The Tomorrow War

July 1, 202170/1006 min
Chris Pratt, Yvonne Strahovski, J.k. Simmons, Betty Gilpin
Written by
Zach Dean
Directed by
Chris McKay
Run Time
2h 23min
Release Date
July 2nd, 2021
Overall Score
Rating Summary


It is said that the future is what you make of it, but the future in The Tomorrow War, there is not much of the planet left to make. In the year 2051 the human race is on its last leg as it battles an enemy that is wiping us out. The solution is to travel back 30 years and recruit the people of the past to join the fight to save the future. But confused and unsure many refuse the call and a draft is created, because when your military can’t defeat the enemy, send us your gardeners, and your math teachers to help fight for survival.

One of those math teaches is Dan Forester (Chris Pratt), who when he is not trying to get his students to listen to him, he is being the “cool” dad. Forester though was not always a teacher as in another life he was a squad leader during the Iraq war, something that will be very helpful in his next endeavor. You see it is his turn to be drafted, which really makes you wonder how they are choosing people to go, a question that gets somewhat answered later. For now he is told he has 24 hours to put his life in order and to report for duty, where he will be sent 30 years in to the future for a week to battle. Don’t worry if you are a little confused by all of this, screenwriter Zach Dean has put plenty of exposition in to help you understand just what is going on. Pratt who has become the action hero we deserve, has taken the time off from saving us from dinosaurs and Thanos, to protecting us from some sort of alien called White Spikes. While the film starts when we think we are getting thrown right into the action, it turns out that it’s going to have to wait as we have to find out how we got there in the first place. The Tomorrow War is pretty much broken up into three parts, the present, the future, and back to the present, or is it now the past? Whatever. You care less about the logistics when people are blasting aliens. And while it feels longer than it should be, it does use it’s time wisely, which is good since it’s almost two and a half hours. Chris McKay, who directs, delivers a film that brings back memories of Independence Day, minus our national monuments getting blown up.

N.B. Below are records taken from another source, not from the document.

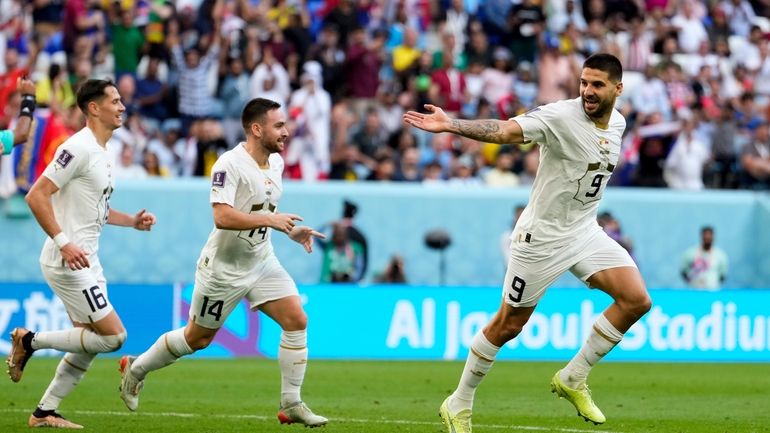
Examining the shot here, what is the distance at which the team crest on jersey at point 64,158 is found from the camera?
10.7 m

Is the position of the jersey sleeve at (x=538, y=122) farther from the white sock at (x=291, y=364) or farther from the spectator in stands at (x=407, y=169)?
the spectator in stands at (x=407, y=169)

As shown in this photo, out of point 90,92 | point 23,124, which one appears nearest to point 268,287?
point 90,92

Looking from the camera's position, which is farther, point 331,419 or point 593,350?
point 331,419

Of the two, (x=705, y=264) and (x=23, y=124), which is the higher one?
(x=23, y=124)

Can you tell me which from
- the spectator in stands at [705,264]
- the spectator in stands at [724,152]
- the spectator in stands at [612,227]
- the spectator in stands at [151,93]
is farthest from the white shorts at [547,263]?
the spectator in stands at [724,152]

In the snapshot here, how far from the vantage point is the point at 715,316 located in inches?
809

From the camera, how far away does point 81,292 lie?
10.8 metres

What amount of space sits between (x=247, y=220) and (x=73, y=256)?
1317mm

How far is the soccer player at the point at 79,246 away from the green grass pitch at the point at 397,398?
1.58 ft

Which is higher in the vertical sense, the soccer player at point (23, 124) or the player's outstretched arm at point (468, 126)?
the player's outstretched arm at point (468, 126)

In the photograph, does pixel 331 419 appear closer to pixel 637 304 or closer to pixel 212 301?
pixel 212 301

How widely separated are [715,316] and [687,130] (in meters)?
4.21

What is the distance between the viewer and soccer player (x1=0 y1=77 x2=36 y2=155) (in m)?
11.0

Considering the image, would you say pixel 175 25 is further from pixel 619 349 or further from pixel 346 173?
pixel 619 349
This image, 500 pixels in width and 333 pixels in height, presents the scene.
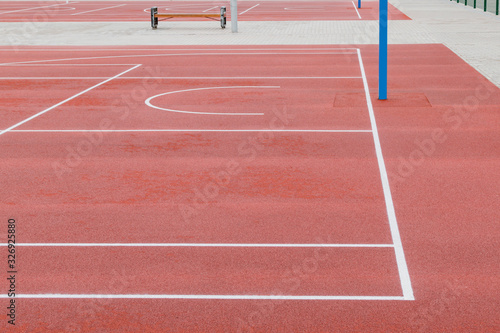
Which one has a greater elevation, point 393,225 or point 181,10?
point 393,225

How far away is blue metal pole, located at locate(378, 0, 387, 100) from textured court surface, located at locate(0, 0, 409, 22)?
22.7 meters

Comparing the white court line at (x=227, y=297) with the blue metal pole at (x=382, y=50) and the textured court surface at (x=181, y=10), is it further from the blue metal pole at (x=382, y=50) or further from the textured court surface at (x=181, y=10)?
the textured court surface at (x=181, y=10)

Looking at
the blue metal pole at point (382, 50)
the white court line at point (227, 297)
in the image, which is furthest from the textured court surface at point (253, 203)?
the blue metal pole at point (382, 50)

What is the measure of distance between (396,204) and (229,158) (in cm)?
320

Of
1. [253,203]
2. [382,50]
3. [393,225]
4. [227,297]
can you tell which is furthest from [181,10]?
[227,297]

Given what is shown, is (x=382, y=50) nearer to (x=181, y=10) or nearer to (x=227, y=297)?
(x=227, y=297)

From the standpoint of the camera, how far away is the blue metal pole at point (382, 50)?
1591cm

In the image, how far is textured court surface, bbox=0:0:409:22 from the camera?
40500 millimetres

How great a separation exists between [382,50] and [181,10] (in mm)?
29186

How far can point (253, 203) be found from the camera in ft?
32.3

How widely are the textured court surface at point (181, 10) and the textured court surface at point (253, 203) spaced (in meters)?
22.1

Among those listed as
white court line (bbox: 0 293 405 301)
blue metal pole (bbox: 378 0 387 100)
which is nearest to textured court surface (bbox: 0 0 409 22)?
blue metal pole (bbox: 378 0 387 100)

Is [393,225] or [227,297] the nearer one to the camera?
[227,297]

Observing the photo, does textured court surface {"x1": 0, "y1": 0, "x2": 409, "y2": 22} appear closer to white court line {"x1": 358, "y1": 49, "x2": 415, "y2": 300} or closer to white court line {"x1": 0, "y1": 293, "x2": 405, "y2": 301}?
white court line {"x1": 358, "y1": 49, "x2": 415, "y2": 300}
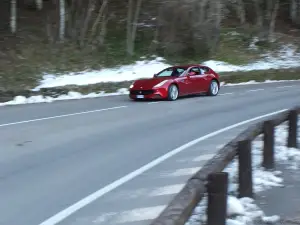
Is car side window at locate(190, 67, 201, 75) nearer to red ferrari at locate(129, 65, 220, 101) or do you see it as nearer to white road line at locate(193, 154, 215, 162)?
red ferrari at locate(129, 65, 220, 101)

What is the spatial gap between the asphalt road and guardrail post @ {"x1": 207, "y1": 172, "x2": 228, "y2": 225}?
1.03 meters

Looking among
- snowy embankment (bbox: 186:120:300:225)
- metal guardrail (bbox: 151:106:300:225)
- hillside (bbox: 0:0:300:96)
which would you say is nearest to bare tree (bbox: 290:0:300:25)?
hillside (bbox: 0:0:300:96)

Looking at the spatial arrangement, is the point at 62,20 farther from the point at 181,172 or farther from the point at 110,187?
the point at 110,187

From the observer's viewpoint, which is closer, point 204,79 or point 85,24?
point 204,79

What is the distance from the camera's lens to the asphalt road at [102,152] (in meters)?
6.19

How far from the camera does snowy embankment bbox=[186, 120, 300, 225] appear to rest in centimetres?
551

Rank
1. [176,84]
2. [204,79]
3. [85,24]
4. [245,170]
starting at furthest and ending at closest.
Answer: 1. [85,24]
2. [204,79]
3. [176,84]
4. [245,170]

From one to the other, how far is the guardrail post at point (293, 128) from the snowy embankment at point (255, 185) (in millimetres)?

I am all in for a good alien invasion film and The Tomorrow War is just that, with a dab of time travel to take it up a notch. This, two years ago would have been a big summer movie at the theaters, but in our new world it’s available on Amazon Prime, which strangely enough doesn’t feel big enough for this movie. The sets in the film are massive and all I could think about as I watched it was they thought that bigger is better, but everyone will be watching at home. I am also still not 100 % sure if I am sold on Pratt being the hero who is going to save all of us, but he does have this “everyman” vibe to him that makes it appear like he is just in the right place at the right time. Over all this one delivers as a summer blockbuster,  the kind of movie where you just sit back and enjoy, no thought required. Lots of movies that come out during this time want to be a Summer King when they grow up and The Tomorrow War pushes hard for that dream, even if it does it on the small screen.